A small, but significant, number of younger people are living in industrial buildings, trading comfort and convenience for cheap rent. Along with irritations such as rust-tainted water and intermittent blackouts, there’s one major drawback: such living arrangements are illegal.

It’s a risk 32-year-old photographer Wah Lee is willing to take. While he shares his building near the Sha Tin racecourse, he and his roommate pay about HK$11,000 (£1,080) a month rent, less than half what a residential unit in the area goes for.

Along with a small kitchen and private bathroom, the 1,000-square ft apartment features high ceilings and large windows, unusual by the standards of Hong Kong‘s often poky apartments.

“The rents nowadays are very unreasonable,” Lee says. “There’s no way for me to afford those residential units.” Another advantage: he’s able to store his photography gear and shoot pictures at home because of the generous space.

This version of industrial chic is just another way Hong Kong residents are trying to beat the world’s most expensive housing prices, with the average home costing 19.4 times the city’s median annual income, according to consultancy firm Demographia.

Sky-high prices have given rise to the micro-apartment and dormitory style “co-living” spaces. Demand for units smaller than two car-parking spaces has surged this year as costs continue their relentless climb.

Industrial buildings behind Sha Tin racecourse (Getty)

While the government has been reviewing 18 options to increase land supply in a bid to tame housing prices and avert social unrest, allowing people to legally live in industrial buildings isn’t on the list. Instead, proposals range from reclaiming more land near Victoria Harbour to building homes on top of a container terminal.

“Industrial buildings are not designed to be lived in,” Chau Kwong Wing, chair professor of real estate and construction at the University of Hong Kong and a member of the task force on land supply, says. “It involves safety concerns.”

Those risks were highlighted when a fire ripped through a unit in an industrial building in the New Territories in August last year, killing three people.
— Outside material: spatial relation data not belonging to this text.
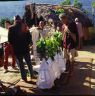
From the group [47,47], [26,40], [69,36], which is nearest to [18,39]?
[26,40]

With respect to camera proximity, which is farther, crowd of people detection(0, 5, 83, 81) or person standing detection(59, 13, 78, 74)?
person standing detection(59, 13, 78, 74)

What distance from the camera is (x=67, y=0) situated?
23.8 metres

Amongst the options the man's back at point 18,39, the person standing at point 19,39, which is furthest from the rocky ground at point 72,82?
the man's back at point 18,39

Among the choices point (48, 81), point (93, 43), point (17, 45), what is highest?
point (17, 45)

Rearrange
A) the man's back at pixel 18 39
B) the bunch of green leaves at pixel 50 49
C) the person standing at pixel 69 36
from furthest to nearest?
the person standing at pixel 69 36 → the man's back at pixel 18 39 → the bunch of green leaves at pixel 50 49

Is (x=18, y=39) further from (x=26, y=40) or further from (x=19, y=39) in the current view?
(x=26, y=40)

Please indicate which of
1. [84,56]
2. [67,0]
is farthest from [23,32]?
[67,0]

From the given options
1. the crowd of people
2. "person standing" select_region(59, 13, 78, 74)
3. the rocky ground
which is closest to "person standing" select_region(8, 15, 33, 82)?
the crowd of people

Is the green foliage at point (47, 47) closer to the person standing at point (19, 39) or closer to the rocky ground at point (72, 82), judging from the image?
the person standing at point (19, 39)

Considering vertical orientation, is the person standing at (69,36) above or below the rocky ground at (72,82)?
above

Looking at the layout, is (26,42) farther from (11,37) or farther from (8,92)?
(8,92)

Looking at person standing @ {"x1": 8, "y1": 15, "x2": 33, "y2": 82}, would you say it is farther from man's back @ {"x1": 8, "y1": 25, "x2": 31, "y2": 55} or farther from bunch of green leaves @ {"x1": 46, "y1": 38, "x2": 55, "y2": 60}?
bunch of green leaves @ {"x1": 46, "y1": 38, "x2": 55, "y2": 60}

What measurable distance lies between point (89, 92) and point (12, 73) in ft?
10.4

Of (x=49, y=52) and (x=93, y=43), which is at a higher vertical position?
(x=49, y=52)
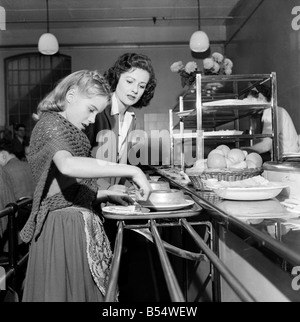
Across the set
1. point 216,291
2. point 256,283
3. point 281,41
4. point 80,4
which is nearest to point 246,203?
point 256,283

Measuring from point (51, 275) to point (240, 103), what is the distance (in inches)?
79.0

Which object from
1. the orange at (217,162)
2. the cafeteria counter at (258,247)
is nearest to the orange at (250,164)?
the orange at (217,162)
The apartment was found to be one of 17 subdivided units on the floor.

An estimated 12,000 people lived in industrial buildings in 2016, according to the Society for Community Organisation, an advocacy group. The organisation hasn’t updated its estimate in recent years but expects the number to have dwindled due to heightened inspections by the government, according to Angela Lui, a community organiser at the group.
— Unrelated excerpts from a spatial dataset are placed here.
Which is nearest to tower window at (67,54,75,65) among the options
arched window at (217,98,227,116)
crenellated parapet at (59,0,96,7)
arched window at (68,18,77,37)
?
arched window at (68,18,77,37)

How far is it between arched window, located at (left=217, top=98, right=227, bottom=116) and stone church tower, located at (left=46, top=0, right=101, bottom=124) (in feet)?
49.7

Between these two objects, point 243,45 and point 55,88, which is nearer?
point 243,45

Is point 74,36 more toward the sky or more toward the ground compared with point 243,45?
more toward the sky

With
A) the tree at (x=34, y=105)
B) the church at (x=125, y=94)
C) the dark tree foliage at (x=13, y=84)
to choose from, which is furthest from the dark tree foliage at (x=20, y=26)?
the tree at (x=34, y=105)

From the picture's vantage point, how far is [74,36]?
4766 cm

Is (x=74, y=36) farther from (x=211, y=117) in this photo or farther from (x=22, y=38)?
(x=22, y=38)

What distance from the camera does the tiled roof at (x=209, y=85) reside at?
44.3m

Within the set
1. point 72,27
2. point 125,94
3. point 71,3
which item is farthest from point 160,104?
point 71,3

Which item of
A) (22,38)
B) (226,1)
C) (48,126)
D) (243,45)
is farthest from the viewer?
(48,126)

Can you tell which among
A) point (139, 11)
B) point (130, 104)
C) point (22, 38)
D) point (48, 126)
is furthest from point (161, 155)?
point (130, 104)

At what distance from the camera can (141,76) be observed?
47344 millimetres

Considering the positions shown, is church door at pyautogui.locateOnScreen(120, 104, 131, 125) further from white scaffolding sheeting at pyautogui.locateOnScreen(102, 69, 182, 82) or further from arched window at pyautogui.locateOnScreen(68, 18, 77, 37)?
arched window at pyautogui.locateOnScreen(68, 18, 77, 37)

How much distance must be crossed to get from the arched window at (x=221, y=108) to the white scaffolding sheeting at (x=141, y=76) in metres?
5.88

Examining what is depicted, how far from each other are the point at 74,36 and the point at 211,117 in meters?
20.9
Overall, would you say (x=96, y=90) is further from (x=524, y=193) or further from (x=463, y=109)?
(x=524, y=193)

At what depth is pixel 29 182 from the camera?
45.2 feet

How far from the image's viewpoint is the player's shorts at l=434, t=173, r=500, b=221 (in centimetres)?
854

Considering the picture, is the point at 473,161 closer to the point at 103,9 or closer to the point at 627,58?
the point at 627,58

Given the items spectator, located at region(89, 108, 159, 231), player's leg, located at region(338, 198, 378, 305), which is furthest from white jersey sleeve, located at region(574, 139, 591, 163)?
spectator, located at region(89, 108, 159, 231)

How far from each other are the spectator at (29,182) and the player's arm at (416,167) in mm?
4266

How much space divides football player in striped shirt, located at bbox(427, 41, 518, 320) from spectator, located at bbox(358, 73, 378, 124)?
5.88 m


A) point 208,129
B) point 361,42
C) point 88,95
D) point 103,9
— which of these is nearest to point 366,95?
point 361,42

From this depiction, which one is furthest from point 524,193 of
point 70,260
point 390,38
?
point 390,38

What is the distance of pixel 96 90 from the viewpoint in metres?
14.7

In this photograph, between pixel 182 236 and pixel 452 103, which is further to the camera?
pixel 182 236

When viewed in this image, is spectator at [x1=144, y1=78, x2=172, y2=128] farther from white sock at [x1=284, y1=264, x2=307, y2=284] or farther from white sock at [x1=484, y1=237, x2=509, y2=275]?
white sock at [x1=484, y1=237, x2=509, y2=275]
While building owners and tenants are currently required to end any domestic use if found to be renting industrial buildings for residential purposes, the government last year proposed introducing criminal sanctions. The plan, if finalised, can be put forward for approval at the earliest in the coming legislative year starting in October.
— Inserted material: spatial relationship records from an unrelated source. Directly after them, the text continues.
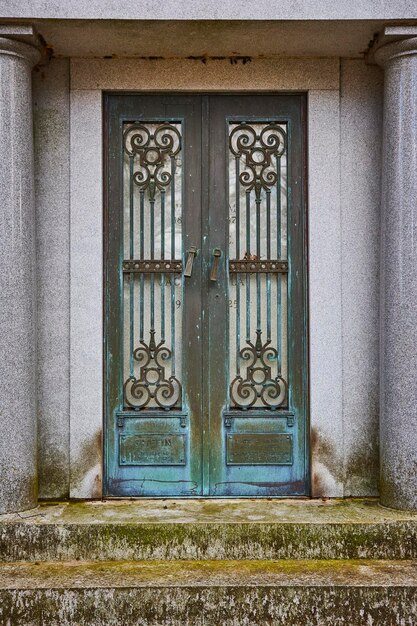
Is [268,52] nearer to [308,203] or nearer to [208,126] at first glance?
[208,126]

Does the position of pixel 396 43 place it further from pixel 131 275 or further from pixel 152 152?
pixel 131 275

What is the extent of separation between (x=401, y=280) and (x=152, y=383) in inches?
79.8

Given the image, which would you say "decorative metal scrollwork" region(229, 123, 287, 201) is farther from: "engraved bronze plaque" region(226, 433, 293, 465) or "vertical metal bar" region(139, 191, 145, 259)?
"engraved bronze plaque" region(226, 433, 293, 465)

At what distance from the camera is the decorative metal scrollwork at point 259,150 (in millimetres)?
6355

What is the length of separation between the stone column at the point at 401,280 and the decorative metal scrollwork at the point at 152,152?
5.42 ft

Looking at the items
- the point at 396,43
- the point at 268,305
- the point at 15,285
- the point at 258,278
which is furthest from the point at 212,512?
the point at 396,43

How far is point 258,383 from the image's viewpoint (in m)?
6.34

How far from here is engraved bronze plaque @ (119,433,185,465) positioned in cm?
629

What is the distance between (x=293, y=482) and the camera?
6.32m

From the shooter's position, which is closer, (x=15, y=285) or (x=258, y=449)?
(x=15, y=285)

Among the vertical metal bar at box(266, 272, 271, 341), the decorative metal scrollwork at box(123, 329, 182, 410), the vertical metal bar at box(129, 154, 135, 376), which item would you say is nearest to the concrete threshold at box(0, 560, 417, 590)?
the decorative metal scrollwork at box(123, 329, 182, 410)

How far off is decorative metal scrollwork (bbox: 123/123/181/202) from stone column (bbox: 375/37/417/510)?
5.42 feet

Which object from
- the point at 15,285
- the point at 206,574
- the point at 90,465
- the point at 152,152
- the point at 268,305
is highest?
the point at 152,152

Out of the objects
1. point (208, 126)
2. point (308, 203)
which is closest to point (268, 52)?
point (208, 126)
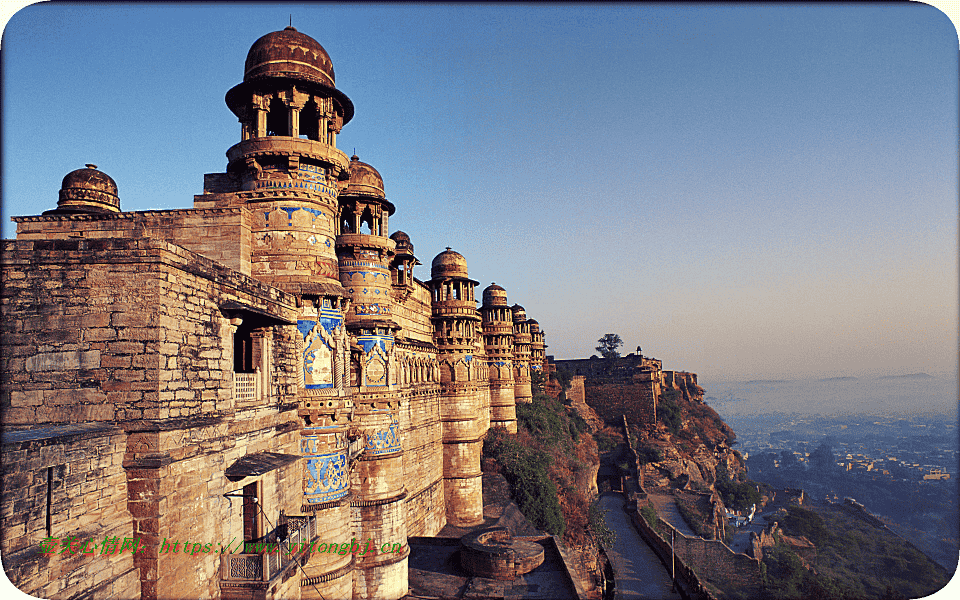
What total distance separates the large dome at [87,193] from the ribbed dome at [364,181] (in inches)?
338

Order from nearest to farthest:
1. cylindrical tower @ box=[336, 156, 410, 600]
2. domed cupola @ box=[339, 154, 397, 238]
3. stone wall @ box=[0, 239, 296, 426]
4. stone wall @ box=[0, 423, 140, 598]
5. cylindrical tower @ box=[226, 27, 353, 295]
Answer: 1. stone wall @ box=[0, 423, 140, 598]
2. stone wall @ box=[0, 239, 296, 426]
3. cylindrical tower @ box=[226, 27, 353, 295]
4. cylindrical tower @ box=[336, 156, 410, 600]
5. domed cupola @ box=[339, 154, 397, 238]

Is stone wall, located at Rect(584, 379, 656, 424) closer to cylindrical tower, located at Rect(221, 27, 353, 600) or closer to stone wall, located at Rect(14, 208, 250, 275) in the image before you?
cylindrical tower, located at Rect(221, 27, 353, 600)

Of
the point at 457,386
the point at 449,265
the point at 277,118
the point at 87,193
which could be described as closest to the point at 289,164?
the point at 277,118

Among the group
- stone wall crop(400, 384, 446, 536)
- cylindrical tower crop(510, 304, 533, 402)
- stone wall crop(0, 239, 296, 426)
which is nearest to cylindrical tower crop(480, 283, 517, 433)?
cylindrical tower crop(510, 304, 533, 402)

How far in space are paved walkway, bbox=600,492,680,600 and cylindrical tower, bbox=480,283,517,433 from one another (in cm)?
919

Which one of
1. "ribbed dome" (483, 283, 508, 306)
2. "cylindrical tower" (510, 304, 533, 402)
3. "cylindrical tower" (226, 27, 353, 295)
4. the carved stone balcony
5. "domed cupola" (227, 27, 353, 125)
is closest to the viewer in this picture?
the carved stone balcony

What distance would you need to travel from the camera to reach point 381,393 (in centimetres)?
1584

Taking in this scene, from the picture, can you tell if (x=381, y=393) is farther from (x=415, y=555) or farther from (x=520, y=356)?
(x=520, y=356)

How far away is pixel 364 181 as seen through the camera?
58.3ft

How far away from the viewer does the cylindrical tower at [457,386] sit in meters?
25.2

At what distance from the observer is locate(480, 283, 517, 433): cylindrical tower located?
35125mm

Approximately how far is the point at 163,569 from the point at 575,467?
3383cm

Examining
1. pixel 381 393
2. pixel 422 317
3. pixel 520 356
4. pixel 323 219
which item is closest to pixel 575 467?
pixel 520 356

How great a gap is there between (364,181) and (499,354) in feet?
66.2
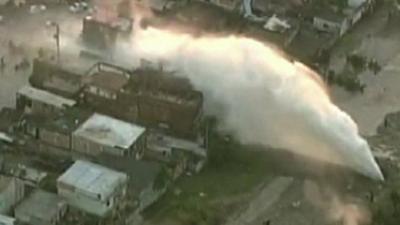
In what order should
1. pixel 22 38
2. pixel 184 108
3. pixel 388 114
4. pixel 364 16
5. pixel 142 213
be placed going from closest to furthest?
pixel 142 213 → pixel 184 108 → pixel 388 114 → pixel 22 38 → pixel 364 16

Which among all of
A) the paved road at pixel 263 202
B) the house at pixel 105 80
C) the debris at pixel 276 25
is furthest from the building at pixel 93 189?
the debris at pixel 276 25

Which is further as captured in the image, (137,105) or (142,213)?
(137,105)

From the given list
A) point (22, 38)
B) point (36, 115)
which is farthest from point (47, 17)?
point (36, 115)

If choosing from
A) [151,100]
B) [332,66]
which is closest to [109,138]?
[151,100]

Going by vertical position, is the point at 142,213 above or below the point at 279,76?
below

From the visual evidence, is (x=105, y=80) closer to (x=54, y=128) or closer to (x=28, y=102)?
(x=28, y=102)

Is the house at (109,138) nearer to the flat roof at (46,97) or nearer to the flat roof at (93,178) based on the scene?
the flat roof at (93,178)

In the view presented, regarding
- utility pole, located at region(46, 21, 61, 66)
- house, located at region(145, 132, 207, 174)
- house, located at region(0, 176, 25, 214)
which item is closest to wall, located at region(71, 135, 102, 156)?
house, located at region(145, 132, 207, 174)

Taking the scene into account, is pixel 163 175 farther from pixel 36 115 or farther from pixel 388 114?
pixel 388 114
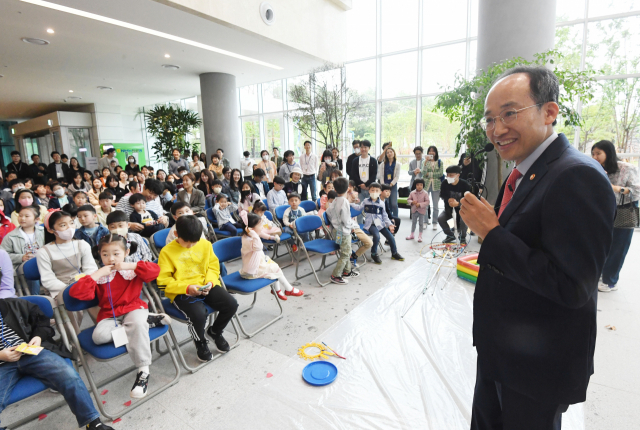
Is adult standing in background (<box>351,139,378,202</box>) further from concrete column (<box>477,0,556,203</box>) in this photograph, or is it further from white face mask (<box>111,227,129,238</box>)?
white face mask (<box>111,227,129,238</box>)

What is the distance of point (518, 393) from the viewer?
3.56 feet

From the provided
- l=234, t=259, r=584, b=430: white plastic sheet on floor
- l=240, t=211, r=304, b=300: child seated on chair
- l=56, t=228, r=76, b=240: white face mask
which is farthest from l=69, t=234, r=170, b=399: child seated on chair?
l=240, t=211, r=304, b=300: child seated on chair

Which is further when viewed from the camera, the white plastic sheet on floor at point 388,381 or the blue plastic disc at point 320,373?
the blue plastic disc at point 320,373

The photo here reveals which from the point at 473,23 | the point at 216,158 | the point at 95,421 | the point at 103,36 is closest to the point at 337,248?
the point at 95,421

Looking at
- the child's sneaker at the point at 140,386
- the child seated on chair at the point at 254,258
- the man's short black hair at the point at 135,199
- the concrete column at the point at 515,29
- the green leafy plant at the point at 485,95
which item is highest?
the concrete column at the point at 515,29

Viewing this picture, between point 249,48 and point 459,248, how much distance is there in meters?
6.71

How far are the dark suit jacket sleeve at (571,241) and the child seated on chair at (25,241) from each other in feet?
13.2

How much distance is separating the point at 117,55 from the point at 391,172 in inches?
291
Hong Kong has the world’s priciest home market (Getty Images)

That hasn’t deterred 23-year-old Ting Li, who lives with her boyfriend in a 200-square ft apartment inside an industrial building in Sha Tin. In addition to potential eviction, the couple has to deal with problems regular Hong Kong residents don’t come across. “The running water will somehow come out yellowy on the weekend, so we have to drink bottled water,” she says.

Not only that, power occasionally cuts out after working hours, meaning the air-conditioning won’t operate in a city known for its hot and steamy weather.

“It’s more comfortable to live around people in a residential area,” Li says. “I used to wake up and hear chirping of birds, now I only hear people coming into their offices.”

But the young couple aren’t planning on moving out anytime soon, as they pay just HK$5,000 a month rent, or just 15 percent of their combined income. Getting a residential apartment elsewhere would chew up 40 percent of their wages.

“I have looked into other places in residential areas, but they are too expensive,” she says.